Du sprichst also nicht nur von Landwirtschaft im engeren Sinn, sondern von einem ganzen Lebenszusammenhang?
UH Genau. Wenn man in Sekem ist, spürt man: Es geht nicht nur um Felder und Ernten. Es geht darum, dass Menschen dort miteinander leben können, dass Kinder Bildung bekommen, dass Kunst, Musik, Spiritualität Raum haben. Die biodynamische Landwirtschaft ist die Basis, aber daraus entsteht viel mehr. Das ist der Geist, der hinter ‹Greening the Desert› steht.

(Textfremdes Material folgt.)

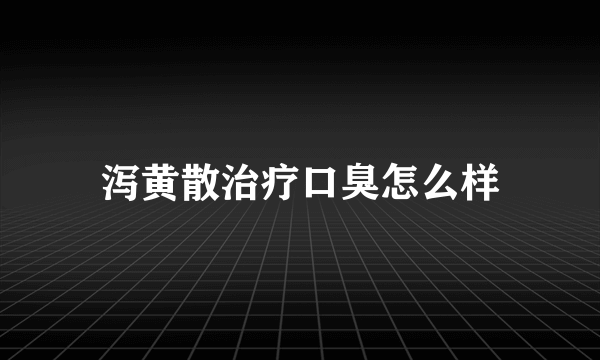 泻黄散治疗口臭怎么样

Auch Hazoua ist hierfür ein sehr spannendes Beispiel. Es liegt in Tunesien direkt an der algerischen Grenze, am Rand der Sahara. Wenn man dorthin fährt, erlebt man eine absolute Wüstensituation – Steine, Felsen, Staub, kein Wasser. Aber Hazoua selbst ist eine Oase. Das Haupterzeugnis sind Datteln – diese hochgewachsenen Palmen, die typisch für Oasen sind. Durch die Initiative eines Schweizers begann man vor einigen Jahren, die Palmen nach biodynamischen Prinzipien zu bewirtschaften. Heute werden die Demeter-Datteln aufbereitet und bis in die Schweiz exportiert. Das Spannende daran ist, dass es kein ‹aufgesetztes› Projekt ist, sondern dass es direkt aus der Gemeinschaft heraus lebt. Entscheidend zu dieser Entwicklung beigetragen hat Sadok Saidi, sein Sohn Salah Saidi wird das biodynamische Projekt in der Oase Hazoua am Goetheanum vorstellen.

Wie ist dein Bezug zur Wüste und zum Titel ‹Greening the Desert›, Jurriaan?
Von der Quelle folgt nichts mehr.